Konferencja przed Lazio
Wielkie brzemię ciąży na barkach Luciano Spalettiego. Jeśli wierzyć doniesieniom prasowym, spotkanie z Lazio może zaważyć na jego karierze w Mediolanie. Rzućmy okiem na to, co szkoleniowiec miał do powiedzenia przed tym meczem.
- Jutrzejszy mecz jest ważny i wyjątkowy. Zwycięstwo będzie się wiązało z awansem do półfinału, wiemy, co to oznacza. Staniemy twarzą w twarz z trudnościami, ale znamy rozwiązanie, musimy być Interem. Jeśli zagramy jak Inter, będziemy mieli szansę na kolejną rundę. Musimy wkładać wszystko w mecze.
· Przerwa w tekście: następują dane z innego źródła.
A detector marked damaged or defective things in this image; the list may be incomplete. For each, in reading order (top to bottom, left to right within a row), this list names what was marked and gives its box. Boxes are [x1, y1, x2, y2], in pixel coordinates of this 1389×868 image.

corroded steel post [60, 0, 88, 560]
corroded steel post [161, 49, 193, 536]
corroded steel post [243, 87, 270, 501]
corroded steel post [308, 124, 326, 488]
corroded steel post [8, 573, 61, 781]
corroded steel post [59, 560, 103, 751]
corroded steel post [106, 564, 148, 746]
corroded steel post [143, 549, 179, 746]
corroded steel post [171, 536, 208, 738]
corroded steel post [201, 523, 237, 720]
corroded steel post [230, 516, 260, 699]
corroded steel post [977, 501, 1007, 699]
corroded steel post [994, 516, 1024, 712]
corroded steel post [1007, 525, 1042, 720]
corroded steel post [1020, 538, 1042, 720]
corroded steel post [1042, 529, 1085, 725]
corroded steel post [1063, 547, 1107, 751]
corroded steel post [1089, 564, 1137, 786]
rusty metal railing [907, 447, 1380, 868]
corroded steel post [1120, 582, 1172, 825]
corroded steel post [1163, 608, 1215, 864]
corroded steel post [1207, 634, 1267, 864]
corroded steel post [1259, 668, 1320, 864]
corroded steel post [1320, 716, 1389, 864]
W ostatnich spotkaniach nie byliśmy zdolni tego robić. Musimy pamiętać kim jesteśmy zawsze, kiedy wychodzimy na boisko i powinniśmy wtedy dawać z siebie wszystko.
- Zarządzaliśmy grą znakomicie tamtego wieczoru, mieliśmy lepsze posiadanie piłki, pomimo przewagi technicznej Lazio. W defensywie byliśmy kompaktowi, kiedy szukali kontr, podczas kiedy to my strzelaliśmy bramki. Trzeba wszystkiego po trochu. Jest zawsze potrzeba zademonstrowania każdej jakości w spotkaniach, które gramy. Jeśli możemy połączyć wszystkie te składniki, mamy więcej możliwości - wspominał wygrane spotkanie z Lazio.
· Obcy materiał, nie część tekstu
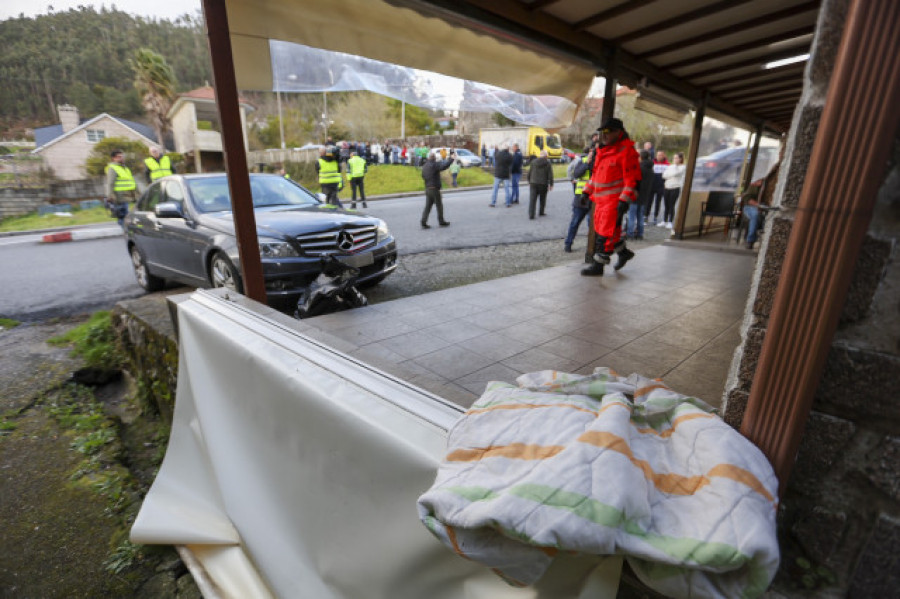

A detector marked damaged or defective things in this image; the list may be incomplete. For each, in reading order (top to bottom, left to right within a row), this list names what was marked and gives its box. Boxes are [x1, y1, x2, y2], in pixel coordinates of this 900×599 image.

damaged mercedes sedan [124, 172, 398, 304]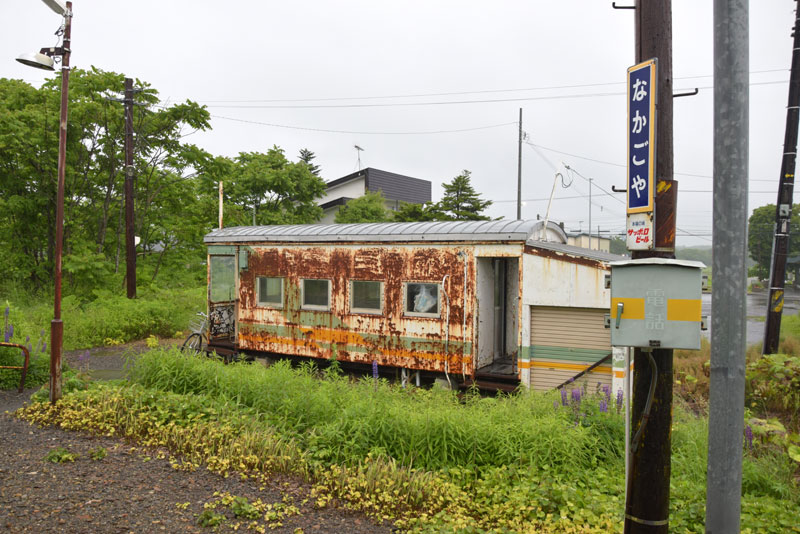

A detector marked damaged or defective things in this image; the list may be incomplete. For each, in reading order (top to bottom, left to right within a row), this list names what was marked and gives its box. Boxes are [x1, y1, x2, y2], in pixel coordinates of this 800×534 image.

rusty railway carriage [202, 220, 620, 392]
rust stain on metal [524, 247, 608, 272]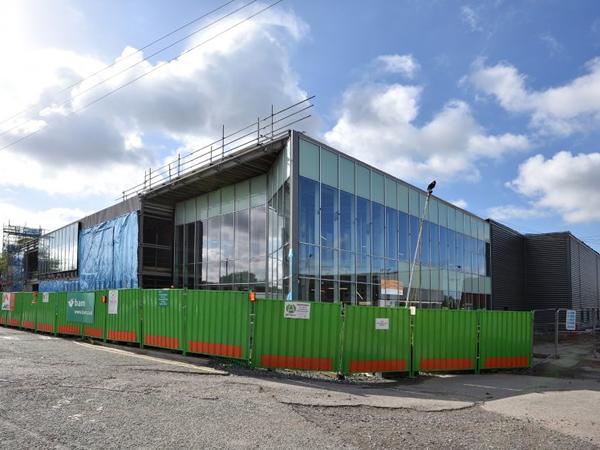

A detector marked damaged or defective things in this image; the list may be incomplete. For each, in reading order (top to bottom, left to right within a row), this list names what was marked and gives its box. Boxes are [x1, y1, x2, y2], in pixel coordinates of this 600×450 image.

- Czy Cedric zagra od początku? Ciężka sprawa, czeka nas trudny mecz. Tak czy inaczej, on już udowodnił, że jest dobrym obrońcą, zarówno w czteroosobowym bloku, jak i kiedy jest ustawienie na trzy i pół. Ma trochę tempa, które sprawia, że ciężko go minąć i jest pewny na nogach. Zna swoją wartość i będzie pomocny w nadchodzących tygodniach, kiedy gracze będą musieli odpocząć, ze względu na duże nasilenie meczy.
- Forma Keity poprawia się, zdrowieje, ale może nie zagrać z Bologną.
- Jestem zawiedziony Politano, ponieważ to dobry chłopak. Później, w szatni, wychodził z siebie. Zaakceptowaliśmy wykluczenie na dwa spotkania. Klub nie chciał składać apelacji, to rozczarowujące, ponieważ zmagamy się z tą pozycją. Tłum może dać nam dodatkowe kilometry, coś, co pomoże zrobić różnicę - podsumował Spaletti.
Źródło: inter.it
wróbel1908
31 stycznia 2019 | 00:19
Drugi raz z rzędu nie składają apelacji dziwnie to wygląda.
davi23
31 stycznia 2019 | 00:53
Jesteśmy Interem, jesteśmy Interem, ale Inter nie wygrywa. Spal, ile razy mówisz to samo?
ksiazewi
31 stycznia 2019 | 01:37
Ta konferencja mocno obcięta. Mnóstwo pytań o Perisica i o pozostałych piłkarzy, o których mówiło się że chcą się odejść. Bardzo nieprzyjemna konferencja dla łysego, ale muszę przyznać, że dość dobrze wybrnął z tych trudnych pytań.
R9_
31 stycznia 2019 | 08:27
Panie Lysy teorie to my znamy i slyszymy od twojego przyjscia...czas na dzialania??!!
Maciej Pawul
31 stycznia 2019 | 09:54
@ksiazewi przetłumaczyłem cały tekst opublikowany na oficjalnej stronie Interu wczorajszego wieczoru. O Perisicia pytali w sumie już przed Torino.